Your drive could end in something like this:

Primary Partition #1: 26-28 GB aprox. Windows - Fat32
Primary Partition #2: 20 GB Linux
Primary Partition #5: 106 GB Windows - Fat32
Extended Partition: 80 GB aprox.
Logical Partition #3: 78 GB aprox. Windows - Fat32
Logical Partition #4: 1 Gb aprox. Swap

or

Primary Partition #1: 26-28 GB aprox. Windows - Fat32
Primary Partition #2: 20 GB Linux
Extended Partition: 80 GB aprox.
Logical Partition #3: 78 GB aprox. Windows - Fat32
Logical Partition #4: 1 Gb aprox. Swap
Logical Partition #5: 106 GB Windows - Fat32

Using gparted is straight forward so I don't think that you'll have to much trouble to use it, read the documentation about resizing partitions, you should be fine.




Regards

John B 01-01-2008 05:05 PM

Thanks for taking the trouble to explain all this, and for the link to gparted (currently downloading). The documentation looks useful, indeed indispensable!

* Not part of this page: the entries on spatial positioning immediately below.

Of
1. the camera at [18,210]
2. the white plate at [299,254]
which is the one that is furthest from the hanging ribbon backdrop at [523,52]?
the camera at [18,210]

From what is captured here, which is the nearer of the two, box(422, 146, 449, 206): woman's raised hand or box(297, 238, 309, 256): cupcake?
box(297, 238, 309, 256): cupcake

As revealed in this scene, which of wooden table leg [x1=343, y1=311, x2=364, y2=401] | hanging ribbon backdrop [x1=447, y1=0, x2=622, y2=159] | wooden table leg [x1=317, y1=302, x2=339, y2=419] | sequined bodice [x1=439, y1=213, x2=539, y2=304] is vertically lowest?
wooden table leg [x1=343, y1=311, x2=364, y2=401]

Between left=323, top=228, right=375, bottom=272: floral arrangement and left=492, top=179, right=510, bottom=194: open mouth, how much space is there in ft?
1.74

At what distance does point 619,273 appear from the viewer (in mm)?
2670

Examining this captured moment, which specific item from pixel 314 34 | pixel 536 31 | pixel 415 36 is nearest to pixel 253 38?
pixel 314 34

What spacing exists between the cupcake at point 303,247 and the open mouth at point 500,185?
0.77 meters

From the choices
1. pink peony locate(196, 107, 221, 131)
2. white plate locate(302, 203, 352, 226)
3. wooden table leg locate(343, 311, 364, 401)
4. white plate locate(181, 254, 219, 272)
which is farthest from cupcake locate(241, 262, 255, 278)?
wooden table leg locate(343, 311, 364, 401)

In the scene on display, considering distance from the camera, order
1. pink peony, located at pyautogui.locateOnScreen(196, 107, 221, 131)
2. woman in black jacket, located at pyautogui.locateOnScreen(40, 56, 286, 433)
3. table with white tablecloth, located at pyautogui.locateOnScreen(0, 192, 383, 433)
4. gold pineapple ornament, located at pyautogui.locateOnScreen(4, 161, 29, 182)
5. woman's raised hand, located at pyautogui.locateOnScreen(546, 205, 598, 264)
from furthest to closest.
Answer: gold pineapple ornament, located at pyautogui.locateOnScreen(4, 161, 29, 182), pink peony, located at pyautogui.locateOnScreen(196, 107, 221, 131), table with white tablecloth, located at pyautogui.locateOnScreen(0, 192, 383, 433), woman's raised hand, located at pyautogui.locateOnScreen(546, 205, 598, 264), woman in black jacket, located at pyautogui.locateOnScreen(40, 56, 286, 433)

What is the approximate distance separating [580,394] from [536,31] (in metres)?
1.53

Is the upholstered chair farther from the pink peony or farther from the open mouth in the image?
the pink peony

John B 01-06-2008 11:29 AM

GParted did a great job. My Linux partition has been reduced to a more-than-adequate 20GB and I have a new FAT 32 primary partition of 104GB. Thanks again, Acron_0248.

Acron_0248 01-06-2008 02:36 PM

Great :)

Have fun with tux ;)



Regards

masterclassic 01-07-2008 08:33 AM

Remember the following:

You can't use mswindows disk manager to format FAT32 partitions larger than 32GB. You can do it with Gparted (or other Linux tools).